127話
(市村さんが騎手……。もし、そうなったら、ほぼ毎日一緒に居られる……。けど、競馬学校に入ったら三年間会いたい時に会えない……。てか、一緒のレースに出たらライバルだよな? でも、その後は……。けど、市村さんには市村さんの仕事があって……)
「鷹羽さんは、私が騎手になれると思いますか?」
考え込んでいた雄太に、春香は覗き込むようにしながら訊いた。その声に気付き、雄太は春香を見た。
「えっと……市村さんは騎手になりたいですか?」
春香に才能がないとは思わない。小野寺もスカウトしたくなると言っていたし、雄太自身もなれるかも知れないと思ってしまっていた。
ただ、競馬は命懸けのスポーツ。なりたいと言われてもとめたくなる。春香の才能を潰したい訳ではないと思いながら誤魔化すように春香に訊ねた。
「う〜ん。すごく大変だろうなって思うし、私には無理だと思うのでやめておきます」
「そうしてください。市村さんがレースに出る度に落馬しないか気になって、俺がレースに集中出来なくなりそうですから」
「はい。鷹羽さんに何かあったら、私が嫌ですし」
春香が笑って答えると雄太はホッとした。
「じゃあ、行きましょうか」
雄太は伝票を持って立ち上がる。春香は頷いて立ち上がると、鈴掛達にペコリと頭を下げ、雄太の後ろを着いて行った。
「お似合いの二人だよねぇ〜」
ニコニコと呟く梅野を鈴掛はチラリと見る。
「お前、今日あの二人が会うの知ってたのか? 妙に口数少なかったよな?」
「もちろん知ってましたよぉ〜。雄太がG2獲ったら車を貸して欲しいって言って来ましたからねぇ〜」
そんな事を話していると、店の裏側の駐車場から梅野のスポーツカーが通りに出て行くのがウィンドウ越しに見えた。
「雄太、上手く行くと良いなぁ〜」
純也は、親友の恋を応援する。いつもレースを応援するように。鈴掛と梅野も笑って頷いた。
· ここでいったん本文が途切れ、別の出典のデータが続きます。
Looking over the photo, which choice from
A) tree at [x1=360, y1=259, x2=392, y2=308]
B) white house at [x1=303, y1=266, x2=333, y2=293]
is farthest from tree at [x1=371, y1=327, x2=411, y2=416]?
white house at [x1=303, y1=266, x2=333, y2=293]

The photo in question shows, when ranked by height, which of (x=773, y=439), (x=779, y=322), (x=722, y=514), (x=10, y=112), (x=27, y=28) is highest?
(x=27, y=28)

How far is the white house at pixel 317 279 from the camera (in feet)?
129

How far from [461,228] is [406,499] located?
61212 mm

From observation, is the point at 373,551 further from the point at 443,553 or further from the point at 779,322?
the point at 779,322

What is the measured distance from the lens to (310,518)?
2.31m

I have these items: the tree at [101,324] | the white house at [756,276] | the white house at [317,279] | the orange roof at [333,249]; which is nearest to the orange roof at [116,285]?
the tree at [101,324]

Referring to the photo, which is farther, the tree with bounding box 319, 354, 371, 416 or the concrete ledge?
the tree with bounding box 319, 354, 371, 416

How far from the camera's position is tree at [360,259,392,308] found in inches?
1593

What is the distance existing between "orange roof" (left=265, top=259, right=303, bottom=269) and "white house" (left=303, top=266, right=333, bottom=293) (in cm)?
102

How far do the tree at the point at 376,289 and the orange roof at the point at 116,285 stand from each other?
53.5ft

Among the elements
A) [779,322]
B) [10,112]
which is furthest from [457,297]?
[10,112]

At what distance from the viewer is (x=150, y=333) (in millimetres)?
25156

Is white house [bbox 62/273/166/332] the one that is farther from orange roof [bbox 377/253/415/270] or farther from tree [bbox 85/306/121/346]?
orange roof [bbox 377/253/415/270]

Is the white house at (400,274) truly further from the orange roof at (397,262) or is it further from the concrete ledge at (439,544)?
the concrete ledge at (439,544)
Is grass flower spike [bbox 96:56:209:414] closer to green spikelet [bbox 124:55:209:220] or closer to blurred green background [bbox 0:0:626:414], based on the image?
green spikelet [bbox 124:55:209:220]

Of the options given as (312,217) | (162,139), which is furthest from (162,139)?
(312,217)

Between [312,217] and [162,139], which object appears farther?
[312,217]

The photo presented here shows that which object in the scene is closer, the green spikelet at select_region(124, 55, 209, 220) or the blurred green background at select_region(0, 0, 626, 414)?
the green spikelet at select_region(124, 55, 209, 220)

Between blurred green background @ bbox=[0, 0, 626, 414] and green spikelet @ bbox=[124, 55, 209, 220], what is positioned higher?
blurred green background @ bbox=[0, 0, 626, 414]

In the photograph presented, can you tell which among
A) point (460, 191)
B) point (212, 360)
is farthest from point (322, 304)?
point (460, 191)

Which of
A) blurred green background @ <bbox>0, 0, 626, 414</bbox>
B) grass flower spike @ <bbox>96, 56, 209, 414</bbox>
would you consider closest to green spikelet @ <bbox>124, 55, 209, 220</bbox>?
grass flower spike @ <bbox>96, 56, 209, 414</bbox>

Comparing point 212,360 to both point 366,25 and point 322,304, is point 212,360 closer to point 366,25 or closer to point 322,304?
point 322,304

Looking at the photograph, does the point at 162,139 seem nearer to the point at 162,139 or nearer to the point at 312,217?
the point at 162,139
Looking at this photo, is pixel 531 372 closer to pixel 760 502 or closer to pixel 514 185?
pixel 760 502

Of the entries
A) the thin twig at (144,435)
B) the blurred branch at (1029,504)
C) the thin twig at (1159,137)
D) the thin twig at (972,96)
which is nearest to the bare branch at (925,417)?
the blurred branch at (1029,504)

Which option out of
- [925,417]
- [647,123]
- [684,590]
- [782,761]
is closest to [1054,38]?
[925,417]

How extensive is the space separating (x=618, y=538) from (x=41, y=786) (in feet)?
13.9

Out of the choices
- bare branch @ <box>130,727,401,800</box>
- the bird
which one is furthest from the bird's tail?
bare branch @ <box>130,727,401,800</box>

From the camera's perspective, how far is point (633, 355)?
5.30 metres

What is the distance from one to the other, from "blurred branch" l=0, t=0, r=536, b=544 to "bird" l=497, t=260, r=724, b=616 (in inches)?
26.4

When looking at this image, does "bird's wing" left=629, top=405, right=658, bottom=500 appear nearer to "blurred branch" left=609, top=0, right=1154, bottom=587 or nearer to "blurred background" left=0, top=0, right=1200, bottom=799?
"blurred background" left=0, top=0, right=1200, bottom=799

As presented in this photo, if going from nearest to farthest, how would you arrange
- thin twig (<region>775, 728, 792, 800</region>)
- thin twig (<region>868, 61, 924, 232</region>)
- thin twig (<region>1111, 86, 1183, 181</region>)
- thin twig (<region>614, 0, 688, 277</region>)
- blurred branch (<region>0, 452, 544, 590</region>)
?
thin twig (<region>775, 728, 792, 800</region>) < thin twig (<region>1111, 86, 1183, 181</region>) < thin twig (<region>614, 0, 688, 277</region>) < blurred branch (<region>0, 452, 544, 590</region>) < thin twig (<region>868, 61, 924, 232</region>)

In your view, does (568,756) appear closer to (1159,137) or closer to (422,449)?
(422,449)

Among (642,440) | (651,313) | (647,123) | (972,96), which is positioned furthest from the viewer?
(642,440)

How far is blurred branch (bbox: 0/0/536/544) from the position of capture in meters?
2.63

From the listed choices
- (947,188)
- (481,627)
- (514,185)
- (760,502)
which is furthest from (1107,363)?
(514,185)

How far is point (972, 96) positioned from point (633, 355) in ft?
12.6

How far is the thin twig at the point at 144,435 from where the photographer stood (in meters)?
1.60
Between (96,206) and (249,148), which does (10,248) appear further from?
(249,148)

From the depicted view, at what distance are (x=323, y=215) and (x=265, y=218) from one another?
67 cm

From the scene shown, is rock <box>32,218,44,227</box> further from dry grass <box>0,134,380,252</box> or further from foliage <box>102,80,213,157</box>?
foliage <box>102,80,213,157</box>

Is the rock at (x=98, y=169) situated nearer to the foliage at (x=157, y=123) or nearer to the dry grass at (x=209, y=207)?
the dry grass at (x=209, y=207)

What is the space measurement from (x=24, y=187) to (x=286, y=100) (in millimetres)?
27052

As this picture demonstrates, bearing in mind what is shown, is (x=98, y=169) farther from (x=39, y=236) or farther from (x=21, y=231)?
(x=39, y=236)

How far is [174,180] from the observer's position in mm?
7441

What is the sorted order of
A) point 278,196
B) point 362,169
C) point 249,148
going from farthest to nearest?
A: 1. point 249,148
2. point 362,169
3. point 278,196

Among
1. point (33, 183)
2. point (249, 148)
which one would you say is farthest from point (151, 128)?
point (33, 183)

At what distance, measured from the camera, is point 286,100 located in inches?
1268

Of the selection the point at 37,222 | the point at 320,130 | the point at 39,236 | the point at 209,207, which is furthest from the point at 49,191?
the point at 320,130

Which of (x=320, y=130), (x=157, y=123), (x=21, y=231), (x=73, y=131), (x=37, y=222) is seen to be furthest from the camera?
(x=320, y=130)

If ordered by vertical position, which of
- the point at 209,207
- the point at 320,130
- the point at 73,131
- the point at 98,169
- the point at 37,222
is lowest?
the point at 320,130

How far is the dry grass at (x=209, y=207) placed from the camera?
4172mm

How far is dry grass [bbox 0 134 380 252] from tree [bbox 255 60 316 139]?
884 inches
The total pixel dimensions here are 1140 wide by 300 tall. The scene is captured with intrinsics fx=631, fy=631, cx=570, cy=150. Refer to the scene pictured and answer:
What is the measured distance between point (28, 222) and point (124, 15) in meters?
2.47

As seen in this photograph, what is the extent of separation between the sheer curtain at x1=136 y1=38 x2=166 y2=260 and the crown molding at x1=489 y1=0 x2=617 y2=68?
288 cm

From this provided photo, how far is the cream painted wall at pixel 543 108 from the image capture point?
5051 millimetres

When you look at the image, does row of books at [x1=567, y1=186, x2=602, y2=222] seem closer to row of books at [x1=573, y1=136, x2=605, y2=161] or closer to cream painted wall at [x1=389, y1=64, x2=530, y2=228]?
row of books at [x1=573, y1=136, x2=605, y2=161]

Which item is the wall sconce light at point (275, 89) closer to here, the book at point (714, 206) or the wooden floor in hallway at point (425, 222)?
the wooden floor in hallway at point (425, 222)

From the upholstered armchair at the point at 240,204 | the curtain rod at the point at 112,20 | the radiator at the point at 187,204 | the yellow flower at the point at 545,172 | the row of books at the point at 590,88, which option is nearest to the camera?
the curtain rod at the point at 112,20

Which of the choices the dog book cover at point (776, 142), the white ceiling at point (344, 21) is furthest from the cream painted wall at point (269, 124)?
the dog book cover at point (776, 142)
雄太の運転する車は、どんどん山手に走り山頂へと着いた。駐車場に車を停めると春香は興味深そうに周りを見ていた。
「まだ紅葉の時期ではないですけど、のんびり出来ますよ」
「はい」
二人は並んで遊歩道へと向かう。遠くまで見渡せる所で春香はふと立ち止まり指を差した。
「トレセンは、こっちですよね?」
「そうですよ」
「じゃあ、こっちが東……」
そう言った後、春香が何かを呟いた。雄太が聞き返そうとすると、春香が振り返り反対側を指差した。
「鷹羽さん。あれは展望台か何かですか?」
「東屋ですよ。一段高くなってるので、見晴らしは良いですし登ってみますか?」
「はい」
春香はゆっくりと歩き出した。その横に雄太は並び、小高くなっている東屋に向かった。
(東……。東に何かあるのかな……? さっき、何を言ったんだろう……?)
東屋の木製のベンチに並んで座る。風が吹いて来ると春香の青いリボンがヒラヒラと揺れた。
「市村さん」
雄太の真剣な声に、春香は向き直った。見つめ合う形になった状態になり、雄太は決心を固めスゥ〜っと息を吸い込んだ。
「またかって思うかも知れないけど、俺と付き合ってください。……駄目ですか?」
その言われ、春香は言葉に詰まり俯いた。
「ずっと黙ってたけど、俺は市村さんの子供の頃の話も……親の事も知ってます。それでも……」
そこまで言った雄太に、春香は顔を上げ少し笑った。
(え?)
「直樹先生に聞いたんですよね。私が神社でサインをもらった日に……。昨日、鷹羽さんからの電話の後、直樹先生に謝られました。『勝手に話して悪かった』って」
春香は、一息吐いて話を続けた。
「私ね……。鷹羽さんには絶対に知られたくないって思ってたんです。過去の話よりも……あの人達の事を……。知られたら、きっと嫌われるって……。でも、知ってからも私の事を好きって言ってもらえてたのが分かって……。嬉しかったんですよ、本当に……」
笑っているのに泣いてるようで……。
今にも消えてしまいそうで、雄太は何も言えなくなった。